What you are asked to do: Could you write out every record below exactly, leaving out any pictures?
___ The input ___
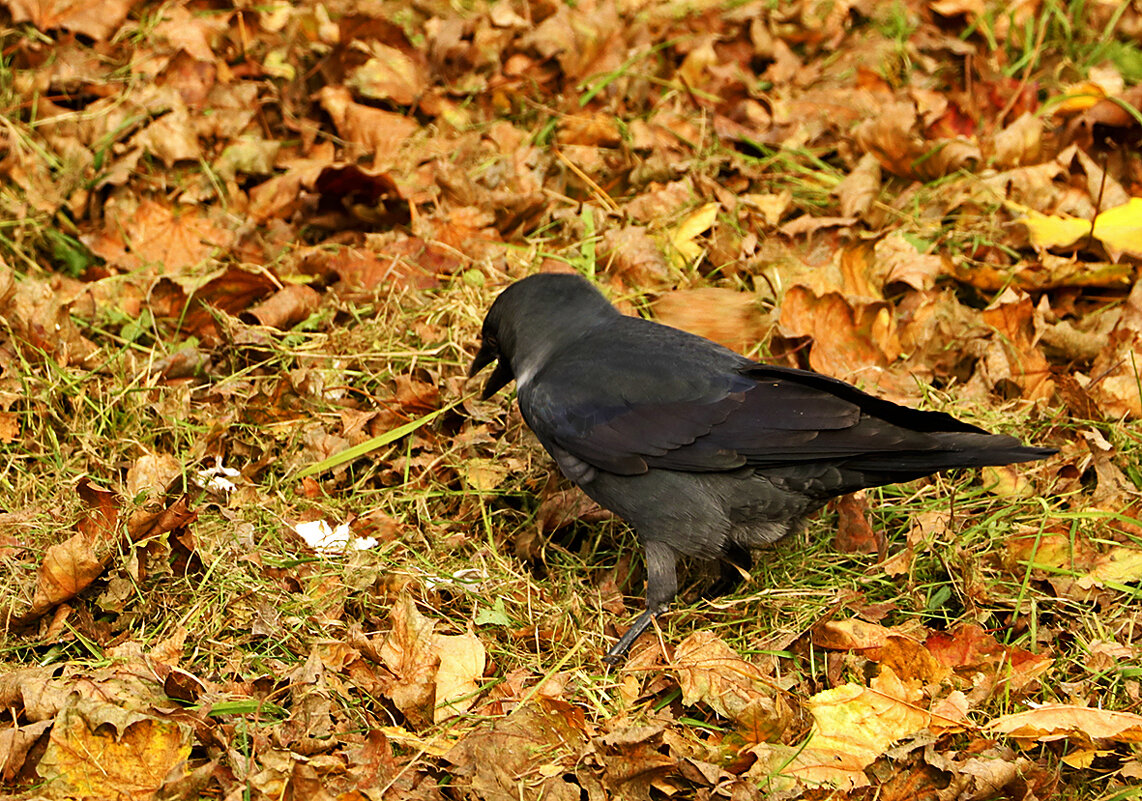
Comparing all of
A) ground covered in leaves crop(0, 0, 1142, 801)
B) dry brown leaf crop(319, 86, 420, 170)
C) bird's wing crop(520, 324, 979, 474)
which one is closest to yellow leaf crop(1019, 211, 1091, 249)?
ground covered in leaves crop(0, 0, 1142, 801)

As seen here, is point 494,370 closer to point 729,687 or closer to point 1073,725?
point 729,687

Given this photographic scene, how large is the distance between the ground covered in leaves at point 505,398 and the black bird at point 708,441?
0.88 ft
___
In response:
Comparing all of
A) ground covered in leaves crop(0, 0, 1142, 801)
B) dry brown leaf crop(319, 86, 420, 170)
C) bird's wing crop(520, 324, 979, 474)
which one is closest to yellow leaf crop(1019, 211, 1091, 249)?
ground covered in leaves crop(0, 0, 1142, 801)

As seen here, is point 494,370 closer to point 729,687 or closer to point 1073,725?
point 729,687

Given this photographic scene, how large is the distance between the ground covered in leaves at point 505,398 and the black bird at point 708,441?
0.88 ft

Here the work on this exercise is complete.